→ **Exercise data**:
────

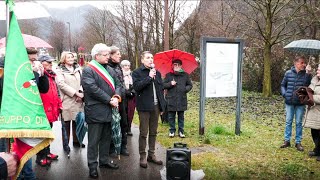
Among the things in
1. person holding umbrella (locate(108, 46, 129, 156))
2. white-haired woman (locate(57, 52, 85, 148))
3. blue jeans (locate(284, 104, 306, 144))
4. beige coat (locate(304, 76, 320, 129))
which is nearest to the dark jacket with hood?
blue jeans (locate(284, 104, 306, 144))

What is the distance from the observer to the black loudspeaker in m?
5.08

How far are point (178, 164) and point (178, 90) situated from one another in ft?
11.3

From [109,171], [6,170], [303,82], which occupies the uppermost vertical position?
[303,82]

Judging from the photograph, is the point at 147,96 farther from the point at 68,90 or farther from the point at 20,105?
the point at 20,105

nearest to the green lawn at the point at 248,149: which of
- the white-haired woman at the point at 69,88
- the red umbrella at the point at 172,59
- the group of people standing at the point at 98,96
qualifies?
the group of people standing at the point at 98,96

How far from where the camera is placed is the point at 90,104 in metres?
5.39

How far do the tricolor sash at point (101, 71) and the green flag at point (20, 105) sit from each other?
1.89 m

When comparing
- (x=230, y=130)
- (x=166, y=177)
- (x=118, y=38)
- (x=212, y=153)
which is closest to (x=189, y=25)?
(x=118, y=38)

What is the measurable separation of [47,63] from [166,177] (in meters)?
3.01

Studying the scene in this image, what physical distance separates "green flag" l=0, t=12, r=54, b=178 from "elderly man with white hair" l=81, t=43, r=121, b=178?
1738mm

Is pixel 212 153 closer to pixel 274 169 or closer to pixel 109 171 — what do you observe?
pixel 274 169

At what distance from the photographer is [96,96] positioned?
5262 mm

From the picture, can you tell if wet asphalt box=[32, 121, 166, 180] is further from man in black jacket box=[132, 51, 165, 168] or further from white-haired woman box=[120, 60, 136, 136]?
white-haired woman box=[120, 60, 136, 136]

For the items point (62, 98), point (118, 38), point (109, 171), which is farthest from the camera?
point (118, 38)
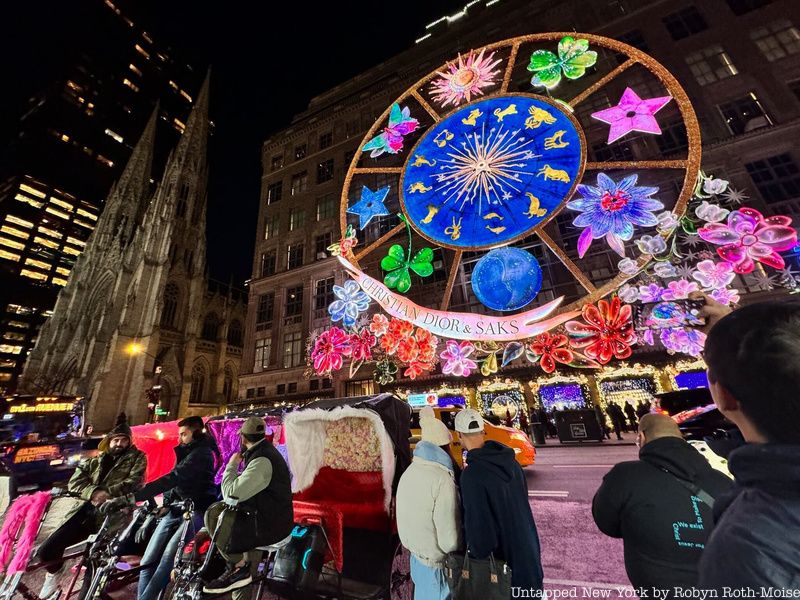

────

→ **Work to do**: Show every line of the material above that contains the string "umbrella", treating uppercase and lowercase letters as different.

→ **Exercise solution**:
1. person holding umbrella (locate(108, 46, 129, 156))
- the red umbrella at the point at 172,59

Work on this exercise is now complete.